In a Dental Economics article called “Freedom! 4 steps to reduce insurance dependence,” Brett Wells, DDS, writes, “I was absolutely shocked to see one of the largest dental PPO networks send letters to a large swath of providers to let us know they are significantly cutting their reimbursement rates.”1 This is shocking! Obviously, they are not lacking in the desire to reduce the rate of reimbursement. I can imagine in this insurance company boardroom, as they were discussing inflation and their rising costs, it could have sounded like this: “Are we going to have to raise our premiums to adjust for rising costs? No, why don’t we just decrease our reimbursement to dentists? Dentists will accept it because they are predominately a passive population!”
The inflation index has been changed in the way it is measured multiple times since 1980. The latest year-over-year inflation rate by the government is 7.5%. To identify the real inflation rate, many economists include other items left out of the Consumer Price Index. This can raise the real inflation rate considerably. How long will it take a 7.5%+ inflation rate to eat away your profit margin?
Transitioning out of PPOs
The larger the percentage of PPOs you have in your practice, the greater the financial risk is to your practice. Fear and trepidation about getting out of PPOs needs to be replaced by fear and trepidation of staying in them.
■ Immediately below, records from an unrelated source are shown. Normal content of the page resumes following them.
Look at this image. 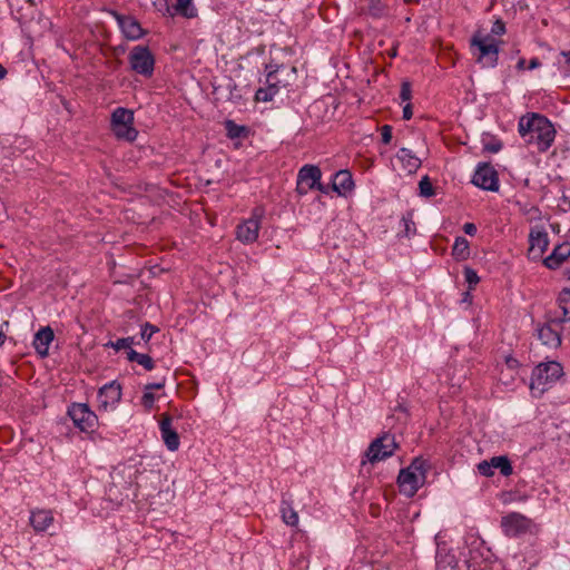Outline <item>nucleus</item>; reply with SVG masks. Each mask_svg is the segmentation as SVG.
Instances as JSON below:
<instances>
[{"instance_id":"37998d69","label":"nucleus","mask_w":570,"mask_h":570,"mask_svg":"<svg viewBox=\"0 0 570 570\" xmlns=\"http://www.w3.org/2000/svg\"><path fill=\"white\" fill-rule=\"evenodd\" d=\"M463 230L465 234L474 236L476 233V226L473 223H465L463 225Z\"/></svg>"},{"instance_id":"3c124183","label":"nucleus","mask_w":570,"mask_h":570,"mask_svg":"<svg viewBox=\"0 0 570 570\" xmlns=\"http://www.w3.org/2000/svg\"><path fill=\"white\" fill-rule=\"evenodd\" d=\"M561 55L566 58V62L570 66V51H562Z\"/></svg>"},{"instance_id":"a211bd4d","label":"nucleus","mask_w":570,"mask_h":570,"mask_svg":"<svg viewBox=\"0 0 570 570\" xmlns=\"http://www.w3.org/2000/svg\"><path fill=\"white\" fill-rule=\"evenodd\" d=\"M55 334L51 327L46 326L40 328L33 337V346L38 354L41 356H47L49 352V346L51 342L53 341Z\"/></svg>"},{"instance_id":"a18cd8bd","label":"nucleus","mask_w":570,"mask_h":570,"mask_svg":"<svg viewBox=\"0 0 570 570\" xmlns=\"http://www.w3.org/2000/svg\"><path fill=\"white\" fill-rule=\"evenodd\" d=\"M412 106L410 102H407L404 107H403V119L405 120H409L412 118Z\"/></svg>"},{"instance_id":"412c9836","label":"nucleus","mask_w":570,"mask_h":570,"mask_svg":"<svg viewBox=\"0 0 570 570\" xmlns=\"http://www.w3.org/2000/svg\"><path fill=\"white\" fill-rule=\"evenodd\" d=\"M53 523V517L51 511L48 510H36L31 512L30 524L37 532L47 531Z\"/></svg>"},{"instance_id":"2f4dec72","label":"nucleus","mask_w":570,"mask_h":570,"mask_svg":"<svg viewBox=\"0 0 570 570\" xmlns=\"http://www.w3.org/2000/svg\"><path fill=\"white\" fill-rule=\"evenodd\" d=\"M520 210L524 216H527L528 220H537L540 218V210L538 207L532 205H522Z\"/></svg>"},{"instance_id":"f704fd0d","label":"nucleus","mask_w":570,"mask_h":570,"mask_svg":"<svg viewBox=\"0 0 570 570\" xmlns=\"http://www.w3.org/2000/svg\"><path fill=\"white\" fill-rule=\"evenodd\" d=\"M478 471L480 474L484 475V476H492L493 475V466L491 465V460L490 461H481L478 465Z\"/></svg>"},{"instance_id":"6e6552de","label":"nucleus","mask_w":570,"mask_h":570,"mask_svg":"<svg viewBox=\"0 0 570 570\" xmlns=\"http://www.w3.org/2000/svg\"><path fill=\"white\" fill-rule=\"evenodd\" d=\"M68 415L81 432H92L98 423L97 415L85 403H72L68 409Z\"/></svg>"},{"instance_id":"39448f33","label":"nucleus","mask_w":570,"mask_h":570,"mask_svg":"<svg viewBox=\"0 0 570 570\" xmlns=\"http://www.w3.org/2000/svg\"><path fill=\"white\" fill-rule=\"evenodd\" d=\"M562 374V367L557 362L539 364L532 373L530 389L543 393Z\"/></svg>"},{"instance_id":"423d86ee","label":"nucleus","mask_w":570,"mask_h":570,"mask_svg":"<svg viewBox=\"0 0 570 570\" xmlns=\"http://www.w3.org/2000/svg\"><path fill=\"white\" fill-rule=\"evenodd\" d=\"M130 68L136 73L149 78L154 73L155 57L146 46H135L128 55Z\"/></svg>"},{"instance_id":"b1692460","label":"nucleus","mask_w":570,"mask_h":570,"mask_svg":"<svg viewBox=\"0 0 570 570\" xmlns=\"http://www.w3.org/2000/svg\"><path fill=\"white\" fill-rule=\"evenodd\" d=\"M452 255L460 261L466 259L470 255L469 242L466 238L459 236L454 240L452 247Z\"/></svg>"},{"instance_id":"a878e982","label":"nucleus","mask_w":570,"mask_h":570,"mask_svg":"<svg viewBox=\"0 0 570 570\" xmlns=\"http://www.w3.org/2000/svg\"><path fill=\"white\" fill-rule=\"evenodd\" d=\"M127 358L130 362H137L139 365L144 366L148 371H151L154 368V361L147 354L138 353L135 350H129L127 352Z\"/></svg>"},{"instance_id":"f03ea898","label":"nucleus","mask_w":570,"mask_h":570,"mask_svg":"<svg viewBox=\"0 0 570 570\" xmlns=\"http://www.w3.org/2000/svg\"><path fill=\"white\" fill-rule=\"evenodd\" d=\"M268 72L266 75V86L257 89L255 99L262 102H268L274 99L278 94L281 87H286L289 78L294 79L296 76V68L292 67L286 69L284 66H267Z\"/></svg>"},{"instance_id":"9b49d317","label":"nucleus","mask_w":570,"mask_h":570,"mask_svg":"<svg viewBox=\"0 0 570 570\" xmlns=\"http://www.w3.org/2000/svg\"><path fill=\"white\" fill-rule=\"evenodd\" d=\"M322 178L321 169L315 165H304L297 174L296 191L304 196L314 189Z\"/></svg>"},{"instance_id":"bb28decb","label":"nucleus","mask_w":570,"mask_h":570,"mask_svg":"<svg viewBox=\"0 0 570 570\" xmlns=\"http://www.w3.org/2000/svg\"><path fill=\"white\" fill-rule=\"evenodd\" d=\"M111 128L117 138L125 139L128 141L135 140L138 134L137 130L132 127V124L112 126Z\"/></svg>"},{"instance_id":"4468645a","label":"nucleus","mask_w":570,"mask_h":570,"mask_svg":"<svg viewBox=\"0 0 570 570\" xmlns=\"http://www.w3.org/2000/svg\"><path fill=\"white\" fill-rule=\"evenodd\" d=\"M121 400V385L117 381H111L101 386L98 391L99 409L108 411L115 409Z\"/></svg>"},{"instance_id":"6ab92c4d","label":"nucleus","mask_w":570,"mask_h":570,"mask_svg":"<svg viewBox=\"0 0 570 570\" xmlns=\"http://www.w3.org/2000/svg\"><path fill=\"white\" fill-rule=\"evenodd\" d=\"M341 196H345L354 188V181L348 170H338L333 176L332 187Z\"/></svg>"},{"instance_id":"f257e3e1","label":"nucleus","mask_w":570,"mask_h":570,"mask_svg":"<svg viewBox=\"0 0 570 570\" xmlns=\"http://www.w3.org/2000/svg\"><path fill=\"white\" fill-rule=\"evenodd\" d=\"M518 131L525 144L535 145L541 153L547 151L556 138V129L552 122L540 114H527L518 124Z\"/></svg>"},{"instance_id":"5fc2aeb1","label":"nucleus","mask_w":570,"mask_h":570,"mask_svg":"<svg viewBox=\"0 0 570 570\" xmlns=\"http://www.w3.org/2000/svg\"><path fill=\"white\" fill-rule=\"evenodd\" d=\"M6 73H7L6 69L2 68V71H1L2 78H4Z\"/></svg>"},{"instance_id":"cd10ccee","label":"nucleus","mask_w":570,"mask_h":570,"mask_svg":"<svg viewBox=\"0 0 570 570\" xmlns=\"http://www.w3.org/2000/svg\"><path fill=\"white\" fill-rule=\"evenodd\" d=\"M491 465L493 466V469H499L500 473L503 476H509L513 472V469H512V465H511L509 459L504 455L493 456L491 459Z\"/></svg>"},{"instance_id":"dca6fc26","label":"nucleus","mask_w":570,"mask_h":570,"mask_svg":"<svg viewBox=\"0 0 570 570\" xmlns=\"http://www.w3.org/2000/svg\"><path fill=\"white\" fill-rule=\"evenodd\" d=\"M115 18L127 39L137 40L142 36L139 22L132 17L115 13Z\"/></svg>"},{"instance_id":"09e8293b","label":"nucleus","mask_w":570,"mask_h":570,"mask_svg":"<svg viewBox=\"0 0 570 570\" xmlns=\"http://www.w3.org/2000/svg\"><path fill=\"white\" fill-rule=\"evenodd\" d=\"M314 189H317L320 190L322 194H328V189L330 187L328 186H325L321 183V180H318V184L315 186Z\"/></svg>"},{"instance_id":"2eb2a0df","label":"nucleus","mask_w":570,"mask_h":570,"mask_svg":"<svg viewBox=\"0 0 570 570\" xmlns=\"http://www.w3.org/2000/svg\"><path fill=\"white\" fill-rule=\"evenodd\" d=\"M159 430L166 448L171 452L177 451L180 444L179 436L176 430L171 426V417L169 415H163L159 423Z\"/></svg>"},{"instance_id":"603ef678","label":"nucleus","mask_w":570,"mask_h":570,"mask_svg":"<svg viewBox=\"0 0 570 570\" xmlns=\"http://www.w3.org/2000/svg\"><path fill=\"white\" fill-rule=\"evenodd\" d=\"M517 363H518V362H517L515 360H508V361H507V364H508V366H509L510 368L514 367V366L517 365Z\"/></svg>"},{"instance_id":"c85d7f7f","label":"nucleus","mask_w":570,"mask_h":570,"mask_svg":"<svg viewBox=\"0 0 570 570\" xmlns=\"http://www.w3.org/2000/svg\"><path fill=\"white\" fill-rule=\"evenodd\" d=\"M558 304L562 311V321L570 320V288H564L558 297Z\"/></svg>"},{"instance_id":"20e7f679","label":"nucleus","mask_w":570,"mask_h":570,"mask_svg":"<svg viewBox=\"0 0 570 570\" xmlns=\"http://www.w3.org/2000/svg\"><path fill=\"white\" fill-rule=\"evenodd\" d=\"M471 46L475 47L478 52V62L483 67L493 68L498 63L499 59V42L492 36H474L471 39Z\"/></svg>"},{"instance_id":"7c9ffc66","label":"nucleus","mask_w":570,"mask_h":570,"mask_svg":"<svg viewBox=\"0 0 570 570\" xmlns=\"http://www.w3.org/2000/svg\"><path fill=\"white\" fill-rule=\"evenodd\" d=\"M420 195L423 197H432L434 195V188L428 176H424L420 183Z\"/></svg>"},{"instance_id":"864d4df0","label":"nucleus","mask_w":570,"mask_h":570,"mask_svg":"<svg viewBox=\"0 0 570 570\" xmlns=\"http://www.w3.org/2000/svg\"><path fill=\"white\" fill-rule=\"evenodd\" d=\"M158 1L160 2L161 7H165L166 9H168L167 0H158Z\"/></svg>"},{"instance_id":"ddd939ff","label":"nucleus","mask_w":570,"mask_h":570,"mask_svg":"<svg viewBox=\"0 0 570 570\" xmlns=\"http://www.w3.org/2000/svg\"><path fill=\"white\" fill-rule=\"evenodd\" d=\"M549 246L548 233L542 227H533L529 234V249L528 256L532 261H538L542 257Z\"/></svg>"},{"instance_id":"a19ab883","label":"nucleus","mask_w":570,"mask_h":570,"mask_svg":"<svg viewBox=\"0 0 570 570\" xmlns=\"http://www.w3.org/2000/svg\"><path fill=\"white\" fill-rule=\"evenodd\" d=\"M502 148V144L498 140H494L492 142H484V149L490 153H498Z\"/></svg>"},{"instance_id":"c756f323","label":"nucleus","mask_w":570,"mask_h":570,"mask_svg":"<svg viewBox=\"0 0 570 570\" xmlns=\"http://www.w3.org/2000/svg\"><path fill=\"white\" fill-rule=\"evenodd\" d=\"M282 518L287 525L295 527L298 523L297 512L288 505L282 507Z\"/></svg>"},{"instance_id":"72a5a7b5","label":"nucleus","mask_w":570,"mask_h":570,"mask_svg":"<svg viewBox=\"0 0 570 570\" xmlns=\"http://www.w3.org/2000/svg\"><path fill=\"white\" fill-rule=\"evenodd\" d=\"M134 344V337H124L118 338L116 342L111 343V346L119 351V350H132L131 345Z\"/></svg>"},{"instance_id":"0eeeda50","label":"nucleus","mask_w":570,"mask_h":570,"mask_svg":"<svg viewBox=\"0 0 570 570\" xmlns=\"http://www.w3.org/2000/svg\"><path fill=\"white\" fill-rule=\"evenodd\" d=\"M396 448L395 436L391 433H383L371 442L365 455L371 463H375L392 456Z\"/></svg>"},{"instance_id":"8fccbe9b","label":"nucleus","mask_w":570,"mask_h":570,"mask_svg":"<svg viewBox=\"0 0 570 570\" xmlns=\"http://www.w3.org/2000/svg\"><path fill=\"white\" fill-rule=\"evenodd\" d=\"M527 67H525V59L524 58H520L518 63H517V69L518 70H524Z\"/></svg>"},{"instance_id":"9d476101","label":"nucleus","mask_w":570,"mask_h":570,"mask_svg":"<svg viewBox=\"0 0 570 570\" xmlns=\"http://www.w3.org/2000/svg\"><path fill=\"white\" fill-rule=\"evenodd\" d=\"M472 183L484 190H499L498 173L491 165L485 163L479 164L473 175Z\"/></svg>"},{"instance_id":"7ed1b4c3","label":"nucleus","mask_w":570,"mask_h":570,"mask_svg":"<svg viewBox=\"0 0 570 570\" xmlns=\"http://www.w3.org/2000/svg\"><path fill=\"white\" fill-rule=\"evenodd\" d=\"M425 461L421 459H415L410 466L401 470L397 478L401 493L413 497L425 482Z\"/></svg>"},{"instance_id":"1a4fd4ad","label":"nucleus","mask_w":570,"mask_h":570,"mask_svg":"<svg viewBox=\"0 0 570 570\" xmlns=\"http://www.w3.org/2000/svg\"><path fill=\"white\" fill-rule=\"evenodd\" d=\"M501 528L507 537L515 538L530 532L532 521L519 512H511L501 519Z\"/></svg>"},{"instance_id":"4c0bfd02","label":"nucleus","mask_w":570,"mask_h":570,"mask_svg":"<svg viewBox=\"0 0 570 570\" xmlns=\"http://www.w3.org/2000/svg\"><path fill=\"white\" fill-rule=\"evenodd\" d=\"M411 94H412V90H411L410 82L404 81L401 86V92H400L401 100L409 101L411 99Z\"/></svg>"},{"instance_id":"aec40b11","label":"nucleus","mask_w":570,"mask_h":570,"mask_svg":"<svg viewBox=\"0 0 570 570\" xmlns=\"http://www.w3.org/2000/svg\"><path fill=\"white\" fill-rule=\"evenodd\" d=\"M570 256V244L556 246L552 253L544 258V265L550 269L558 268Z\"/></svg>"},{"instance_id":"e433bc0d","label":"nucleus","mask_w":570,"mask_h":570,"mask_svg":"<svg viewBox=\"0 0 570 570\" xmlns=\"http://www.w3.org/2000/svg\"><path fill=\"white\" fill-rule=\"evenodd\" d=\"M158 331V328L149 323H146L142 325L141 327V333H140V336L144 341L148 342L151 336L154 335V333H156Z\"/></svg>"},{"instance_id":"79ce46f5","label":"nucleus","mask_w":570,"mask_h":570,"mask_svg":"<svg viewBox=\"0 0 570 570\" xmlns=\"http://www.w3.org/2000/svg\"><path fill=\"white\" fill-rule=\"evenodd\" d=\"M227 127H228L229 136L230 137H238L239 136V131L243 130L242 127L234 126L232 121L227 122Z\"/></svg>"},{"instance_id":"de8ad7c7","label":"nucleus","mask_w":570,"mask_h":570,"mask_svg":"<svg viewBox=\"0 0 570 570\" xmlns=\"http://www.w3.org/2000/svg\"><path fill=\"white\" fill-rule=\"evenodd\" d=\"M402 222L404 224L405 233L406 235H409L411 232V227L414 226V223L405 217H403Z\"/></svg>"},{"instance_id":"f3484780","label":"nucleus","mask_w":570,"mask_h":570,"mask_svg":"<svg viewBox=\"0 0 570 570\" xmlns=\"http://www.w3.org/2000/svg\"><path fill=\"white\" fill-rule=\"evenodd\" d=\"M537 336L548 347H558L561 344L559 331L550 323L538 326Z\"/></svg>"},{"instance_id":"4be33fe9","label":"nucleus","mask_w":570,"mask_h":570,"mask_svg":"<svg viewBox=\"0 0 570 570\" xmlns=\"http://www.w3.org/2000/svg\"><path fill=\"white\" fill-rule=\"evenodd\" d=\"M397 160L409 174L415 173L421 166V159L409 148H401L396 154Z\"/></svg>"},{"instance_id":"49530a36","label":"nucleus","mask_w":570,"mask_h":570,"mask_svg":"<svg viewBox=\"0 0 570 570\" xmlns=\"http://www.w3.org/2000/svg\"><path fill=\"white\" fill-rule=\"evenodd\" d=\"M541 66V62L538 58H532L528 65V69L529 70H533V69H537Z\"/></svg>"},{"instance_id":"f8f14e48","label":"nucleus","mask_w":570,"mask_h":570,"mask_svg":"<svg viewBox=\"0 0 570 570\" xmlns=\"http://www.w3.org/2000/svg\"><path fill=\"white\" fill-rule=\"evenodd\" d=\"M262 214L255 210L248 219L243 220L236 228V238L243 244H253L258 238Z\"/></svg>"},{"instance_id":"ea45409f","label":"nucleus","mask_w":570,"mask_h":570,"mask_svg":"<svg viewBox=\"0 0 570 570\" xmlns=\"http://www.w3.org/2000/svg\"><path fill=\"white\" fill-rule=\"evenodd\" d=\"M491 32L497 36H501L505 32V26L501 20H497L491 29Z\"/></svg>"},{"instance_id":"c03bdc74","label":"nucleus","mask_w":570,"mask_h":570,"mask_svg":"<svg viewBox=\"0 0 570 570\" xmlns=\"http://www.w3.org/2000/svg\"><path fill=\"white\" fill-rule=\"evenodd\" d=\"M165 386V380H161L159 382H155V383H149L145 386L146 390L148 391H153V390H160Z\"/></svg>"},{"instance_id":"393cba45","label":"nucleus","mask_w":570,"mask_h":570,"mask_svg":"<svg viewBox=\"0 0 570 570\" xmlns=\"http://www.w3.org/2000/svg\"><path fill=\"white\" fill-rule=\"evenodd\" d=\"M175 10L187 19L197 17V9L195 8L193 0H176Z\"/></svg>"},{"instance_id":"473e14b6","label":"nucleus","mask_w":570,"mask_h":570,"mask_svg":"<svg viewBox=\"0 0 570 570\" xmlns=\"http://www.w3.org/2000/svg\"><path fill=\"white\" fill-rule=\"evenodd\" d=\"M463 274L470 289H472L480 282V277L478 276L476 272L471 267H465Z\"/></svg>"},{"instance_id":"5701e85b","label":"nucleus","mask_w":570,"mask_h":570,"mask_svg":"<svg viewBox=\"0 0 570 570\" xmlns=\"http://www.w3.org/2000/svg\"><path fill=\"white\" fill-rule=\"evenodd\" d=\"M128 124H134L132 111L121 107L116 108L111 115V127Z\"/></svg>"},{"instance_id":"58836bf2","label":"nucleus","mask_w":570,"mask_h":570,"mask_svg":"<svg viewBox=\"0 0 570 570\" xmlns=\"http://www.w3.org/2000/svg\"><path fill=\"white\" fill-rule=\"evenodd\" d=\"M381 136H382V141L384 144H386V145L390 144L392 140V127L390 125L382 126Z\"/></svg>"},{"instance_id":"c9c22d12","label":"nucleus","mask_w":570,"mask_h":570,"mask_svg":"<svg viewBox=\"0 0 570 570\" xmlns=\"http://www.w3.org/2000/svg\"><path fill=\"white\" fill-rule=\"evenodd\" d=\"M155 403V395L153 392L145 389L142 397H141V404L146 410H151Z\"/></svg>"}]
</instances>
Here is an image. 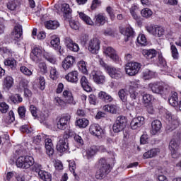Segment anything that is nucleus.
<instances>
[{
    "instance_id": "f257e3e1",
    "label": "nucleus",
    "mask_w": 181,
    "mask_h": 181,
    "mask_svg": "<svg viewBox=\"0 0 181 181\" xmlns=\"http://www.w3.org/2000/svg\"><path fill=\"white\" fill-rule=\"evenodd\" d=\"M74 136V132L70 129L64 132L63 136L59 137V140L57 144V151L62 153L69 149V138Z\"/></svg>"
},
{
    "instance_id": "f03ea898",
    "label": "nucleus",
    "mask_w": 181,
    "mask_h": 181,
    "mask_svg": "<svg viewBox=\"0 0 181 181\" xmlns=\"http://www.w3.org/2000/svg\"><path fill=\"white\" fill-rule=\"evenodd\" d=\"M99 62L100 66L112 78H115V80H119V78H122L123 74L121 69L115 68L111 65L107 64L102 59H99Z\"/></svg>"
},
{
    "instance_id": "7ed1b4c3",
    "label": "nucleus",
    "mask_w": 181,
    "mask_h": 181,
    "mask_svg": "<svg viewBox=\"0 0 181 181\" xmlns=\"http://www.w3.org/2000/svg\"><path fill=\"white\" fill-rule=\"evenodd\" d=\"M99 163H100L101 167L96 172L95 178L101 180L102 179H104V177H105V176H107L110 172H111V165L107 163L105 158H101L99 160Z\"/></svg>"
},
{
    "instance_id": "20e7f679",
    "label": "nucleus",
    "mask_w": 181,
    "mask_h": 181,
    "mask_svg": "<svg viewBox=\"0 0 181 181\" xmlns=\"http://www.w3.org/2000/svg\"><path fill=\"white\" fill-rule=\"evenodd\" d=\"M16 164L17 168H21V169H29V168L35 165V159L33 156H21L17 158Z\"/></svg>"
},
{
    "instance_id": "39448f33",
    "label": "nucleus",
    "mask_w": 181,
    "mask_h": 181,
    "mask_svg": "<svg viewBox=\"0 0 181 181\" xmlns=\"http://www.w3.org/2000/svg\"><path fill=\"white\" fill-rule=\"evenodd\" d=\"M142 67V64L139 62H129L125 65L126 74L128 76H136L139 73V70Z\"/></svg>"
},
{
    "instance_id": "423d86ee",
    "label": "nucleus",
    "mask_w": 181,
    "mask_h": 181,
    "mask_svg": "<svg viewBox=\"0 0 181 181\" xmlns=\"http://www.w3.org/2000/svg\"><path fill=\"white\" fill-rule=\"evenodd\" d=\"M127 118L124 116H119L117 117L115 122L113 124L112 129L113 132L118 134L125 129L127 127Z\"/></svg>"
},
{
    "instance_id": "0eeeda50",
    "label": "nucleus",
    "mask_w": 181,
    "mask_h": 181,
    "mask_svg": "<svg viewBox=\"0 0 181 181\" xmlns=\"http://www.w3.org/2000/svg\"><path fill=\"white\" fill-rule=\"evenodd\" d=\"M165 118L168 122L171 131L176 129V128L180 125V120H179V117L175 115H172V113L169 112L165 113Z\"/></svg>"
},
{
    "instance_id": "6e6552de",
    "label": "nucleus",
    "mask_w": 181,
    "mask_h": 181,
    "mask_svg": "<svg viewBox=\"0 0 181 181\" xmlns=\"http://www.w3.org/2000/svg\"><path fill=\"white\" fill-rule=\"evenodd\" d=\"M180 146V141L175 140L173 139L169 143V149L171 151V156L174 159H177L180 156L179 153V146Z\"/></svg>"
},
{
    "instance_id": "1a4fd4ad",
    "label": "nucleus",
    "mask_w": 181,
    "mask_h": 181,
    "mask_svg": "<svg viewBox=\"0 0 181 181\" xmlns=\"http://www.w3.org/2000/svg\"><path fill=\"white\" fill-rule=\"evenodd\" d=\"M70 115L63 116L62 117H57V128L58 129H61L62 131H64L69 127L67 124H69V121H70Z\"/></svg>"
},
{
    "instance_id": "9d476101",
    "label": "nucleus",
    "mask_w": 181,
    "mask_h": 181,
    "mask_svg": "<svg viewBox=\"0 0 181 181\" xmlns=\"http://www.w3.org/2000/svg\"><path fill=\"white\" fill-rule=\"evenodd\" d=\"M148 87L154 94H163V90L165 89L163 85L159 81L150 83Z\"/></svg>"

In my practice, we are trying to mitigate the loss of patients by dropping the most inferior plans first and the remaining ones spread over the next few months. We will continue to work with all insurance plans that allow unrestricted providers (out-of-network) and will continue to file insurance claims for our patients. Because rural Arkansas is not the most affluent area, our office does accept assignment of benefits. This helps with greater case acceptance.
Being out-of-network, a patient’s dental insurance then becomes like a coupon that they can apply to their case fee. There are many resources to help you transition your practice out of PPOs, including Dental Economics and other CE offerings such as Madow On Demand.
If you are looking for businesses to invest in (stocks) in inflationary times, many investment advisors will recommend finding good value companies with strong financials and that have the ability to raise their prices. This should also be the model we use to build our dental practices.
How can you keep up with rising overhead and salary demands without the ability to raise fees? Spoiler alert: You can’t! High inflation should help bring about the end of PPOs or it could be the end of PPO dental practices.